Stored items from a collection:
____
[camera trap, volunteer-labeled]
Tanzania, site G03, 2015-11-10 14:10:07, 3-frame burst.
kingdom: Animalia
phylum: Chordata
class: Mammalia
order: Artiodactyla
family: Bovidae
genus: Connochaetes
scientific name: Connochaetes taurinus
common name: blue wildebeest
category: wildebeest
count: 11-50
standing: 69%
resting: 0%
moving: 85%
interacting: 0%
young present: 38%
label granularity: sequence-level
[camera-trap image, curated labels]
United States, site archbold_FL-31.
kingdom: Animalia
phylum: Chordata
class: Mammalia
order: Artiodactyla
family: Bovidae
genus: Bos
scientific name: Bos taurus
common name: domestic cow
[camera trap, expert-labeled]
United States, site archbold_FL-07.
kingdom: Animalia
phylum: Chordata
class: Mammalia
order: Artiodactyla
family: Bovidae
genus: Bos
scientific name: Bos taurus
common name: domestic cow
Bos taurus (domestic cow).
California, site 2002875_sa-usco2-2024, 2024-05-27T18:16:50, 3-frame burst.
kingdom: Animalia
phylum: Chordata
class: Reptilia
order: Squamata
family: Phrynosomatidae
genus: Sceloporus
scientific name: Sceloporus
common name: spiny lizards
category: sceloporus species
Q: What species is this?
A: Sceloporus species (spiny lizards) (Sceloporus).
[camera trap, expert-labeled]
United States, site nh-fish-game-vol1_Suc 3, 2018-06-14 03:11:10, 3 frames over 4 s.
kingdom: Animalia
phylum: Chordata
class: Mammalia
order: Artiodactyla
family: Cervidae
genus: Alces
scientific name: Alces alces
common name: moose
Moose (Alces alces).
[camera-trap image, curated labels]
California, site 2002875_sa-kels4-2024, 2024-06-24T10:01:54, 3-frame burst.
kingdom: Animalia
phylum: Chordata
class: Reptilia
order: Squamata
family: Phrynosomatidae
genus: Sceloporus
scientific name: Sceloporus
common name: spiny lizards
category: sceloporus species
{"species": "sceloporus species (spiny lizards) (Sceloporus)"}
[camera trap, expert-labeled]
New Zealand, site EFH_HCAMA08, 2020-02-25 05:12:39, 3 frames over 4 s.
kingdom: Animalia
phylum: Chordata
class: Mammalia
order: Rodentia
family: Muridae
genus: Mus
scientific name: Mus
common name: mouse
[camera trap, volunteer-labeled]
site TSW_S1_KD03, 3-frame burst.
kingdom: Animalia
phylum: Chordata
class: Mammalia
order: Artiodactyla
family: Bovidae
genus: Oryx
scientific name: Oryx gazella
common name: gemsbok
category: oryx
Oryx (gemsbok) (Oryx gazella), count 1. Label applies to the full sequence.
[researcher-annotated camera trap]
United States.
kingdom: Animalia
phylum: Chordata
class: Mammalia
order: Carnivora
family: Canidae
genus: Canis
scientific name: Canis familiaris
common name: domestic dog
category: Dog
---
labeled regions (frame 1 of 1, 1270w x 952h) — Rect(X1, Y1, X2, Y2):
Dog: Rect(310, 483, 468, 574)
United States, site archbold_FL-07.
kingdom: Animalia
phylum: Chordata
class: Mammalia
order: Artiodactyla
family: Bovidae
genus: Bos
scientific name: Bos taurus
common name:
____
The answer must be the full data, repeated word for word.

Written response
[camera trap, volunteer-labeled]
Tanzania, site G03, 2015-11-10 14:10:07, 3-frame burst.
kingdom: Animalia
phylum: Chordata
class: Mammalia
order: Artiodactyla
family: Bovidae
genus: Connochaetes
scientific name: Connochaetes taurinus
common name: blue wildebeest
category: wildebeest
count: 11-50
standing: 69%
resting: 0%
moving: 85%
interacting: 0%
young present: 38%
label granularity: sequence-level
[camera-trap image, curated labels]
United States, site archbold_FL-31.
kingdom: Animalia
phylum: Chordata
class: Mammalia
order: Artiodactyla
family: Bovidae
genus: Bos
scientific name: Bos taurus
common name: domestic cow
[camera trap, expert-labeled]
United States, site archbold_FL-07.
kingdom: Animalia
phylum: Chordata
class: Mammalia
order: Artiodactyla
family: Bovidae
genus: Bos
scientific name: Bos taurus
common name: domestic cow
Bos taurus (domestic cow).
California, site 2002875_sa-usco2-2024, 2024-05-27T18:16:50, 3-frame burst.
kingdom: Animalia
phylum: Chordata
class: Reptilia
order: Squamata
family: Phrynosomatidae
genus: Sceloporus
scientific name: Sceloporus
common name: spiny lizards
category: sceloporus species
Q: What species is this?
A: Sceloporus species (spiny lizards) (Sceloporus).
[camera trap, expert-labeled]
United States, site nh-fish-game-vol1_Suc 3, 2018-06-14 03:11:10, 3 frames over 4 s.
kingdom: Animalia
phylum: Chordata
class: Mammalia
order: Artiodactyla
family: Cervidae
genus: Alces
scientific name: Alces alces
common name: moose
Moose (Alces alces).
[camera-trap image, curated labels]
California, site 2002875_sa-kels4-2024, 2024-06-24T10:01:54, 3-frame burst.
kingdom: Animalia
phylum: Chordata
class: Reptilia
order: Squamata
family: Phrynosomatidae
genus: Sceloporus
scientific name: Sceloporus
common name: spiny lizards
category: sceloporus species
{"species": "sceloporus species (spiny lizards) (Sceloporus)"}
[camera trap, expert-labeled]
New Zealand, site EFH_HCAMA08, 2020-02-25 05:12:39, 3 frames over 4 s.
kingdom: Animalia
phylum: Chordata
class: Mammalia
order: Rodentia
family: Muridae
genus: Mus
scientific name: Mus
common name: mouse
[camera trap, volunteer-labeled]
site TSW_S1_KD03, 3-frame burst.
kingdom: Animalia
phylum: Chordata
class: Mammalia
order: Artiodactyla
family: Bovidae
genus: Oryx
scientific name: Oryx gazella
common name: gemsbok
category: oryx
Oryx (gemsbok) (Oryx gazella), count 1. Label applies to the full sequence.
[researcher-annotated camera trap]
United States.
kingdom: Animalia
phylum: Chordata
class: Mammalia
order: Carnivora
family: Canidae
genus: Canis
scientific name: Canis familiaris
common name: domestic dog
category: Dog
---
labeled regions (frame 1 of 1, 1270w x 952h) — Rect(X1, Y1, X2, Y2):
Dog: Rect(310, 483, 468, 574)
United States, site archbold_FL-07.
kingdom: Animalia
phylum: Chordata
class: Mammalia
order: Artiodactyla
family: Bovidae
genus: Bos
scientific name: Bos taurus
common name:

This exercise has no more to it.